任务:
1. 用两句话概括关于Cardinality的原文。
2. 输出关于Cardinality的原文中从"如果你执行SHOW INDEX FROM"一直到"PK_customer PRIMARY KEY(customer_id)"的全部文字，一字不改。
:: 原文
如果你执行SHOW INDEX FROM TABLE_NAME察看所引信息,中间会有一列Cardinality,MySQL在解析多重Join的时候会根据Cardinality的信息决定选择什么路径来执行Join,这种算法的前提条件是索引数据时很平均分配的,但如果索引中的数据非常不均衡,会导致MySQL做出错误的选择。 下面是一个完整的例子:
首先创建三个测试表:
CREATE TABLE customer (
-- Unique ID
customer_id integer NOT NULL,
CONSTRAINT PK_customer PRIMARY KEY(customer_id)
);
CREATE TABLE my_order (
-- Unique ID
order_id integer NOT NULL,
product_id integer NOT NULL,
customer_id integer NOT NULL,
CONSTRAINT PK_order PRIMARY KEY(product_id, customer_id ),
CONSTRAINT FK_order2customer_id FOREIGN KEY (customer_id) REFERENCES customer(customer_id),
CONSTRAINT UQ_order_id UNIQUE(order_id)
::::
:: 数据摘录
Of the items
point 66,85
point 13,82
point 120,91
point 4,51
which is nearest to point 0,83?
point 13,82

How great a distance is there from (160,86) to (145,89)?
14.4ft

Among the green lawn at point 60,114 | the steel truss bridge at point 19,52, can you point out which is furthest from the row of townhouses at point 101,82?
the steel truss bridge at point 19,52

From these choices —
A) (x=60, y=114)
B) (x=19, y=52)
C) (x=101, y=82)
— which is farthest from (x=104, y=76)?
::::
参考答案:
1. 执行SHOW INDEX查看索引信息时会出现Cardinality一列，MySQL在解析多重Join时依据它决定执行路径，但这种算法以索引数据平均分配为前提，数据非常不均衡时会导致MySQL做出错误的选择。文中随后给出一个完整的例子，首先创建三个测试表。

2.
如果你执行SHOW INDEX FROM TABLE_NAME察看所引信息,中间会有一列Cardinality,MySQL在解析多重Join的时候会根据Cardinality的信息决定选择什么路径来执行Join,这种算法的前提条件是索引数据时很平均分配的,但如果索引中的数据非常不均衡,会导致MySQL做出错误的选择。 下面是一个完整的例子:
首先创建三个测试表:
CREATE TABLE customer (
-- Unique ID
customer_id integer NOT NULL,
CONSTRAINT PK_customer PRIMARY KEY(customer_id)